We were visiting my dad and step-mom in the remote farmland of Pennsylvania this weekend. We had a full day of swimming and picnicking, and Sunboy was challenging everyone to races around a grand old tree and back while we cheered. That night, Sunboy slept between us, with Flowergirl in a crib at the foot of the bed.
In the middle of the night, Sunboy started making strange breathing sounds. I flipped him squarely onto his back – which seemed to help – and dozed again. Soon, we both noticed that he was still making odd noises and reached over to him, both noticing that he was struggling to breathe and was hot with fever. “Where’s his inhaler?”, I asked. “Downstairs,” my husband answered, as he whisked him down the hall. I followed. We both were shocked at how much his chest was indrawing with each breath. He couldn’t speak, was a dark color, and we realized he was getting little air. In a second we grabbed my stepmom (who knows the back country roads well), told my dad that he was watching Flowergirl, and we sped away towards the nearest hospital, 20 minutes away.
In our haste, none of us had our omnipresent phones, I wasn’t wearing a bra, my husband Orchid wasn’t wearing shoes and my stepmom didn’t have her glasses. Orchid drove while stepmom navigated. I sat in the back with Sunboy where I gave him albuterol inhaler, sang lullabies to him to keep him calm and prayed. We broke every speed limit and almost hoped we would get pulled over, which would secure a police escort. It was the longest car ride in my life.

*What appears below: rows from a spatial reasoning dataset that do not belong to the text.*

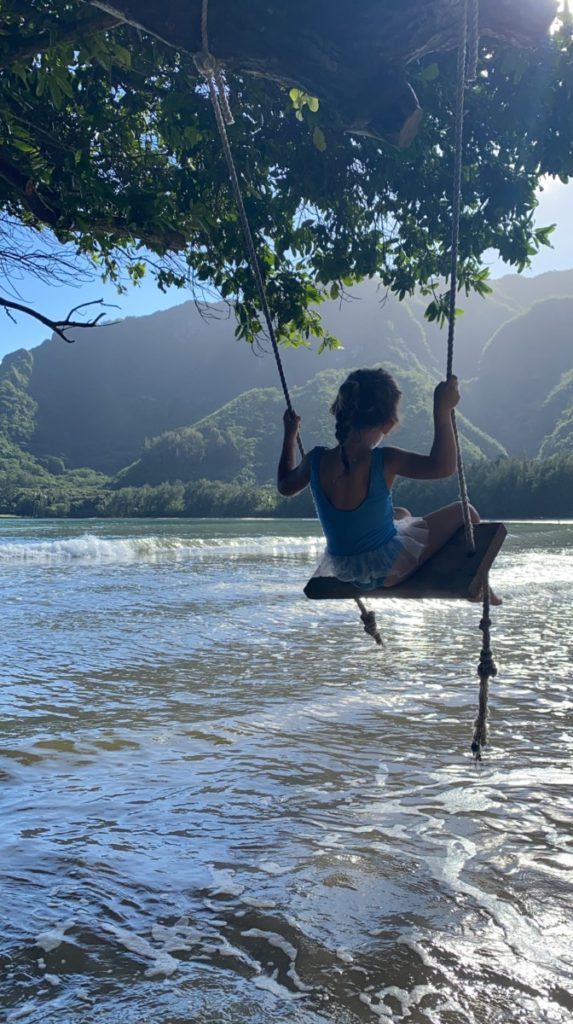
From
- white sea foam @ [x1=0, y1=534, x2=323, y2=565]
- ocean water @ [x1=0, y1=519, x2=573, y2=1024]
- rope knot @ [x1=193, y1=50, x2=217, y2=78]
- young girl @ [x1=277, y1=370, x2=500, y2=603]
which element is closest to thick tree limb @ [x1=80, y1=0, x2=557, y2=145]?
rope knot @ [x1=193, y1=50, x2=217, y2=78]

The albuerol started to help to the point where he could occasionally whisper a barely-audible word to me, but mostly he bathed in the songs and prayers. It’s amazing how much it helped him, and I ran through the scene in the film Signs where the asthmatic boy was helped through a severe attack because of the calming words of his father.
We made it to the hospital in less than the expected 20 minutes. We ran in and left my stepmom – who we did not realize couldn’t see – to park the car.

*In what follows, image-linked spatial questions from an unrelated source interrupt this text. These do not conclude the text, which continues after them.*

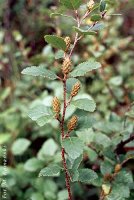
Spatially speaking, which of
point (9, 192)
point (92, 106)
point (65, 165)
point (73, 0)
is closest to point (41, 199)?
point (9, 192)

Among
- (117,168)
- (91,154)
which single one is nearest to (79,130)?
(117,168)

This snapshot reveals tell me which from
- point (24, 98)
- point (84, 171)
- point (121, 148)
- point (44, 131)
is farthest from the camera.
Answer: point (24, 98)

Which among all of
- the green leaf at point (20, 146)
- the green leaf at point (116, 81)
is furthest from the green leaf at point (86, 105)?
the green leaf at point (116, 81)

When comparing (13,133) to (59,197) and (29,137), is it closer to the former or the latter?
(29,137)

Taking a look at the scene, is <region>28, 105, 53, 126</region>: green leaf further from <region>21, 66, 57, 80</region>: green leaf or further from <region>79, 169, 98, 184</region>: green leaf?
<region>79, 169, 98, 184</region>: green leaf

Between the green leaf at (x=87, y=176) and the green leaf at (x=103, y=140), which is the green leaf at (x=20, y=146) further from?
the green leaf at (x=87, y=176)

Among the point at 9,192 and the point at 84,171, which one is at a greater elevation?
the point at 84,171

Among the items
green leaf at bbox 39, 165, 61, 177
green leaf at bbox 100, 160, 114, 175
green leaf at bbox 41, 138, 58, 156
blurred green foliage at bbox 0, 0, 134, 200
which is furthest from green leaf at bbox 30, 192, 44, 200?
green leaf at bbox 39, 165, 61, 177
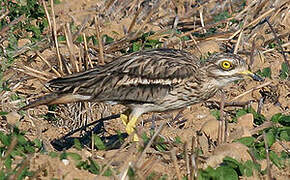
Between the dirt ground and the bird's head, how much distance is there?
14.2 inches

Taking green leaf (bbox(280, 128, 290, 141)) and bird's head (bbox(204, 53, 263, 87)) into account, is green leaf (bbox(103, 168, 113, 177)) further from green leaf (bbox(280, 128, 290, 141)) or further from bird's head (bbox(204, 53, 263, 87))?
green leaf (bbox(280, 128, 290, 141))

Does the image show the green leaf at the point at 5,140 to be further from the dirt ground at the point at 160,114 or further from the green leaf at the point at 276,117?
the green leaf at the point at 276,117

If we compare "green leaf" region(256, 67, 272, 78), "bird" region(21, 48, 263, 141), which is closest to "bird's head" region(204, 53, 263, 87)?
"bird" region(21, 48, 263, 141)

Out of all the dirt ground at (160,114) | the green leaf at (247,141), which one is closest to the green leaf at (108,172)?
the dirt ground at (160,114)

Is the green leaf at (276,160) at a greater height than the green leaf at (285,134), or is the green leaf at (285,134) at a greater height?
the green leaf at (285,134)

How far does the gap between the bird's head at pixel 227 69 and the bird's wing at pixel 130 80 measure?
0.90 feet

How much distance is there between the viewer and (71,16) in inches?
337

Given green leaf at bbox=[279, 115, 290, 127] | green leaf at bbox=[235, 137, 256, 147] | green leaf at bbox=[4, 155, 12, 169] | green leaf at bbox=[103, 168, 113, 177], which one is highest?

In the ER, they nebulized him twice and gave him intravenous steroids. His symptoms miraculously ameliorated. After tests, Sunboy was determined to have croup exacerbated by his severe asthma.
Although we had no choice, I had reservations about the hospital, which was my home town’s hospital. They were wonderful. A nurse in the twelfth hour of her shift cared for us and brought all four of us warmed blankets while we waited for Sunboy’s symptoms to subside. She was an angel we wont forget.
We left Pennsylvania early to get back to our home, our home hospital and our asthma specialists. He’ll continue with medications, and we were warned of the possibility of another rough night. We hope for an improvement over last night.
Today, we reflected on whether we could improve on the efficacy of our response (probably not by much).
Today, we recognized how quickly things can turn – on the head of a pin – to an emergency requiring quick decisions.
We realized that there’s no way to prepare for every contingency or circumstance. The best anyone can do is to hope to think quickly and well.
Most importantly, we were reminded of what is truly important: not shoes, not glasses or a bra. It’s each other. It’s our children. It’s family.
May you all hold yours closer today.